Atwood emphasizes that nothing in the book is written without historical precedence. “I did not make anything up. These things have been done, somehow, some time, some place,” she told me, ticking off Ceausescu, Nazi Germany’s Lebensborn policy to increase the Aryan population, and a worldwide history of polygamy, including in the U.S.

She noted to her Trinity Audience that current comparisons between her portrayal of women’s subjugation in The Handmaid’s Tale and conservatives’ attempts to restrict women’s reproductive choices are not new; they began when the book was first published more than three decades ago.
“In the U.S., even then, they said, ‘How long have we got?’ Others said, ‘Don’t be silly Margaret, such a thing could never happen in this country,” Atwood says, pausing. “Ah.

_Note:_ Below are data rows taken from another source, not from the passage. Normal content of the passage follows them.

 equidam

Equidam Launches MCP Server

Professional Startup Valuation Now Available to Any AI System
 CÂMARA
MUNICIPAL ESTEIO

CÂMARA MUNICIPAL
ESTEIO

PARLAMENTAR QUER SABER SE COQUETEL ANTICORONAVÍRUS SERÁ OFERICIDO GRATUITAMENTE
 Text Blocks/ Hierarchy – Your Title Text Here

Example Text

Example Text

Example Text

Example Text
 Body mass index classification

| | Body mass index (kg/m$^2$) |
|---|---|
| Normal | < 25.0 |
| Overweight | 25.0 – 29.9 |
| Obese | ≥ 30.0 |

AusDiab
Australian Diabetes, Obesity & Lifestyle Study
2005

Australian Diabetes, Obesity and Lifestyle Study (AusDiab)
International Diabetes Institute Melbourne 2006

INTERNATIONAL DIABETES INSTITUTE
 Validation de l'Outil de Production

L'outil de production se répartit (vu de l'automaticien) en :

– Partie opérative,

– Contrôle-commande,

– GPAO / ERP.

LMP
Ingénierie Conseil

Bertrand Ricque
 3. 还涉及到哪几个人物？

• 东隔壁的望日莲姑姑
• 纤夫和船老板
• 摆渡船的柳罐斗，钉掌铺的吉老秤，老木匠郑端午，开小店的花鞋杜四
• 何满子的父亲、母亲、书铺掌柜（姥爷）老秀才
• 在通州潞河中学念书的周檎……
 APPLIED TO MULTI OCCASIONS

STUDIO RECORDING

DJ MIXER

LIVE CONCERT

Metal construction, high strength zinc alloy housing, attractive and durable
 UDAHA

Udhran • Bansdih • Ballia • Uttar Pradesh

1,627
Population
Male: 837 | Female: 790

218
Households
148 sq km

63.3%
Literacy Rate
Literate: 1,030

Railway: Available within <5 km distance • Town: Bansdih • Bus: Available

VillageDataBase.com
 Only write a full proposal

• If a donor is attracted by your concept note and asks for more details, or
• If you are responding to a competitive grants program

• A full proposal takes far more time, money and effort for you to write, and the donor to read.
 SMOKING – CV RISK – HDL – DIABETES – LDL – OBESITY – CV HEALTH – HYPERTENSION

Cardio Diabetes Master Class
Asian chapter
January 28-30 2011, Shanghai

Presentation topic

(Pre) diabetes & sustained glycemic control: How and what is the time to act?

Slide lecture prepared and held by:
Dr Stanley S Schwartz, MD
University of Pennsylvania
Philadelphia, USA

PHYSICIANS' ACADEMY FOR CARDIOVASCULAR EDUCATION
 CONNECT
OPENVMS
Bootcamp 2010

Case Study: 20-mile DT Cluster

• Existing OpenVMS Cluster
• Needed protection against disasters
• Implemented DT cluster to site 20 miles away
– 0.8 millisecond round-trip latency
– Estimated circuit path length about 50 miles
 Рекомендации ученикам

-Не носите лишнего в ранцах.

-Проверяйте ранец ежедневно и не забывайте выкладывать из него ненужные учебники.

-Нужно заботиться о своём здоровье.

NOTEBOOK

Yes.”
“The constitution hangs between you and totalitarianism,” she continued. “There have to be just laws … enforced by a judiciary that is separate from the government in power… Otherwise you’re not going to be in a democracy anymore.”
But Atwood is not without hope. In the core values of the #MeToo movement, for example, particularly if it leads to systemic changes in law and institutions. And in a growing, passionate response by American students to the fatal shootings of 17 people at Marjory Stoneman Douglas High School in Parkland, Florida, last month.
“It’s the kids taking the banner and demanding change. That’s what’s changing it,” she said.
She is a novelist who eschews easy answers, however, so she leaves a listener with a last thought, one reflecting a hint of skepticism as a hedge against history and human behavior.
“The question is,” she asks, referring to students’ movement (or any social movement, really), “will it last?”
Predictably, perhaps, Atwood avoids simple conclusions. Although different from the president, she, too, is an “inexhaustible subject.”